Problem description
Keep only the lines that hold the string "burst", filtering out the rest of the entries below.

(Stored items)

====

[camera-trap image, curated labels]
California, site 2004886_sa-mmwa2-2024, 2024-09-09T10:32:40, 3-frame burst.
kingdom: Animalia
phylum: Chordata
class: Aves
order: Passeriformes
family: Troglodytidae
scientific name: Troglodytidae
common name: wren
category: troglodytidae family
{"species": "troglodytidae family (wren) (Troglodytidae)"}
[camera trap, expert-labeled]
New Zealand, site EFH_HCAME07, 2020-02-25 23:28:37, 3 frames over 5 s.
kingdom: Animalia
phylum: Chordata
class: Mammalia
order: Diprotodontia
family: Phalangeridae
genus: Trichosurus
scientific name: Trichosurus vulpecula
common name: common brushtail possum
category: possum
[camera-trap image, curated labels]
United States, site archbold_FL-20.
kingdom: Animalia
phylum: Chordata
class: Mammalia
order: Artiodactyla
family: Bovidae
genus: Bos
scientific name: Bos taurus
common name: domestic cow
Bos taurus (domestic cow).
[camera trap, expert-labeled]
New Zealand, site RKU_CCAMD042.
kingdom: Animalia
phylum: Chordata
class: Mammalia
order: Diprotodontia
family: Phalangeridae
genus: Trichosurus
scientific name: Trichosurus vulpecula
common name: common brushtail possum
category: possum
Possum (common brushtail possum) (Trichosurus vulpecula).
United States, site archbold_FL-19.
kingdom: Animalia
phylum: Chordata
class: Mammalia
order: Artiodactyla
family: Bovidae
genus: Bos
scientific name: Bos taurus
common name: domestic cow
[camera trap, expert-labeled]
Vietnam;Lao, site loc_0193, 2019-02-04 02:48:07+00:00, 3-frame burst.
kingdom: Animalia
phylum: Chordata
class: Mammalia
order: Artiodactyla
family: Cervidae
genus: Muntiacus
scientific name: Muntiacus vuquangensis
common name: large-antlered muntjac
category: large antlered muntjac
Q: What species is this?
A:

====

Result below
California, site 2004886_sa-mmwa2-2024, 2024-09-09T10:32:40, 3-frame burst.
Vietnam;Lao, site loc_0193, 2019-02-04 02:48:07+00:00, 3-frame burst.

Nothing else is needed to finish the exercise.